About Variable Universal Life Insurance
Firstly, it is essential to know more about variable universal life insurance. A variable universal life insurance policy, often shortened to VUL, is exactly like a mutual fund. That is the premium paid by the insured person, is invested into various investment destinations by financial experts to obtain maximum rates of return. The word universal signifies that the investment can be anything under the sun, right from gold markets and mines to oil wells. Secondly, the word variable holds a greater significance. In case of any standard and normal policy, the insurance coverage, premium and periodic returns are fixed and disciplined by a legally bonding document. However, in case of variable universal life insurance, the monthly and yearly payments can be quite flexible, with the company demanding a maximum and minimum coverage. The coverage and the periodic returns on the other hand depends, and is calculated, on the basis of cash value that has accumulated in the policies account. This policy is a whole life insurance policy with the coverage extending for a lifetime. Apart from that, the death benefit that is given to the family is also in proportion to the cash value. In some cases, the death benefit and returns also depend on the performance of the cash value.
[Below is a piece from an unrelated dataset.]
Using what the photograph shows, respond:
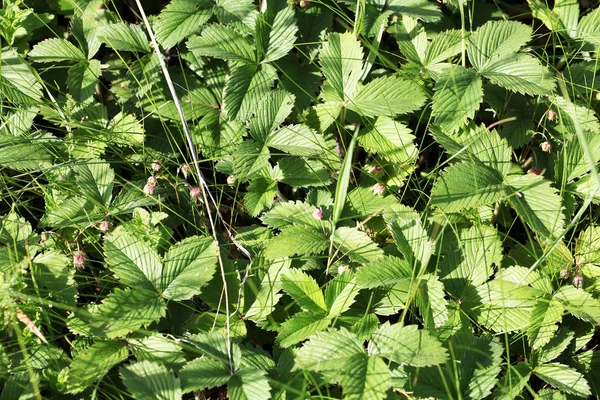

What is Private Placement Life Insurance
The definition of this insurance is exactly like variable universal insurance, the only difference being that the private placement insurance, is the nobility of life insurance policies. These policies usually, have no formal securities' registration and are granted to customers who provide massive annual or one time premium, and in return have unimaginable death benefit plus huge return rate, making it almost a quasi-investment fund. This is basically a custom-made policy of the variable universal life insurance policies. The agreement of the policy is often independently drafted out, hence the coverage, premium, returns and other such features are decided within the company and the insured client. In several cases such insurance coverage run over a couple of million dollars. The potential of this policy is such that it is often made to be an offshore investment, leading to two types of private placement policies, namely, offshore and domestic. The offshore ones are often connoted to be more profitable by the virtue of rate of returns. However, there is a bit of debate with regards to statutory implications and even the profitability of the same.
These policies nowadays are being eyed quite uneasily by certain governments due to the fact that they can be used for tax evasion, and also to hide out untraceable accounts. The private placement insurance, however, today remains a policy of the rich and famous.